Excerpts from a spatial reasoning dataset:
- - - - -

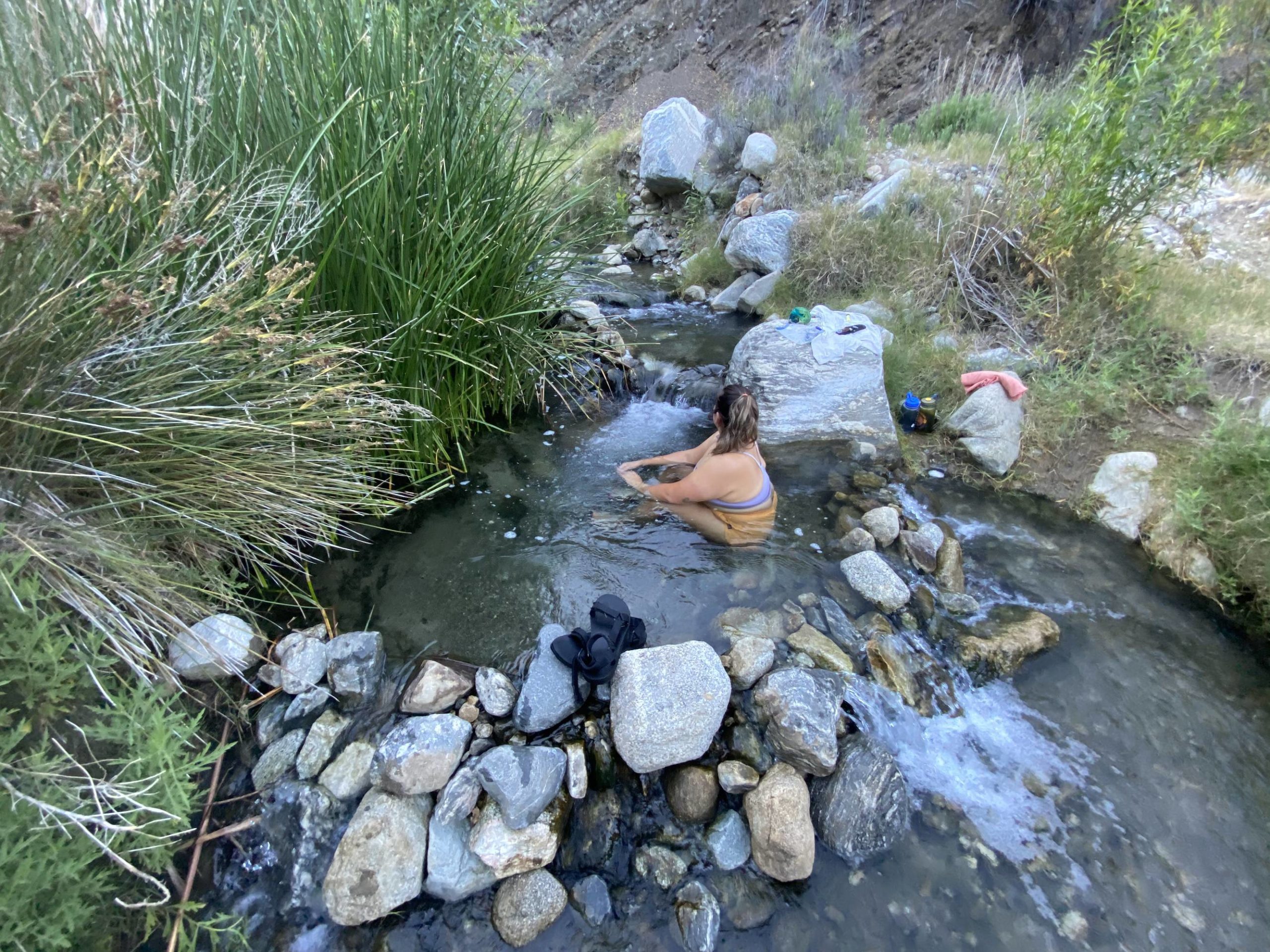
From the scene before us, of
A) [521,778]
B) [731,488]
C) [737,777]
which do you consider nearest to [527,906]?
[521,778]

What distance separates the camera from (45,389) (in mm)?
1836

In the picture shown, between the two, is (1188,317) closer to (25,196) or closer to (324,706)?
(324,706)

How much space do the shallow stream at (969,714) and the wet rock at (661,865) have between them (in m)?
0.05

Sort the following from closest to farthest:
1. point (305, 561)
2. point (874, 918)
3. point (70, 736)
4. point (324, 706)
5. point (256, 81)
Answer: point (70, 736), point (874, 918), point (324, 706), point (256, 81), point (305, 561)

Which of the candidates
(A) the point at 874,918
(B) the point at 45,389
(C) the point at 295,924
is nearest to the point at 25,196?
(B) the point at 45,389

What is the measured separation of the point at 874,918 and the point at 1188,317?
4860 mm

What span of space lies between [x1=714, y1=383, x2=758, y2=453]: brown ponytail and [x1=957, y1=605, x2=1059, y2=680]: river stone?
1575mm

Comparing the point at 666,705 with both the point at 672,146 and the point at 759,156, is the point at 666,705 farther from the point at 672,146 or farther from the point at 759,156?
the point at 672,146

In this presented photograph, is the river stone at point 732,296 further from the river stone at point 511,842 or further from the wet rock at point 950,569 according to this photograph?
the river stone at point 511,842

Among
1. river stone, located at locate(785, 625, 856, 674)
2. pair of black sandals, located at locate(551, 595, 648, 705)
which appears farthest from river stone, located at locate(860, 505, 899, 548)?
pair of black sandals, located at locate(551, 595, 648, 705)

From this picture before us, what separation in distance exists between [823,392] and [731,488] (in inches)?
62.6

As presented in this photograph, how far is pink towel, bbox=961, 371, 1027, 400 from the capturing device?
14.6 ft

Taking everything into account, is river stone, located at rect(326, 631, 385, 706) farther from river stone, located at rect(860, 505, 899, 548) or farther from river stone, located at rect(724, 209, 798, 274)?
river stone, located at rect(724, 209, 798, 274)

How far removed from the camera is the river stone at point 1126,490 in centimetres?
384
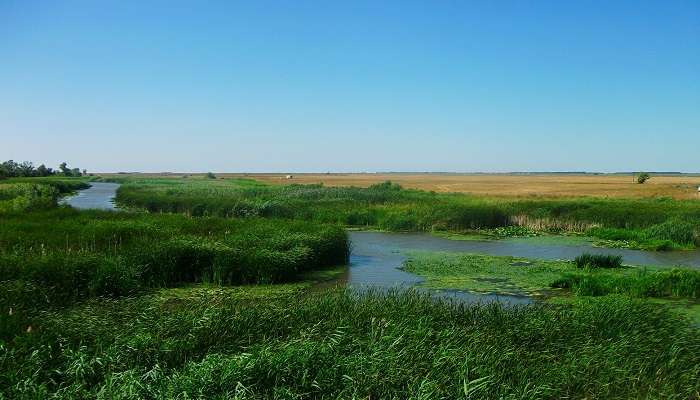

- - - - -

**Exercise requirements**
Output the part of the records that opens with the line containing "How far removed" and runs through the end of the records as a JSON list of strings, one string per line, with blank lines and pictures left out.

**Right answer**
[
  "How far removed from the camera is the river stone at point 1126,490 in centimetres?",
  "384"
]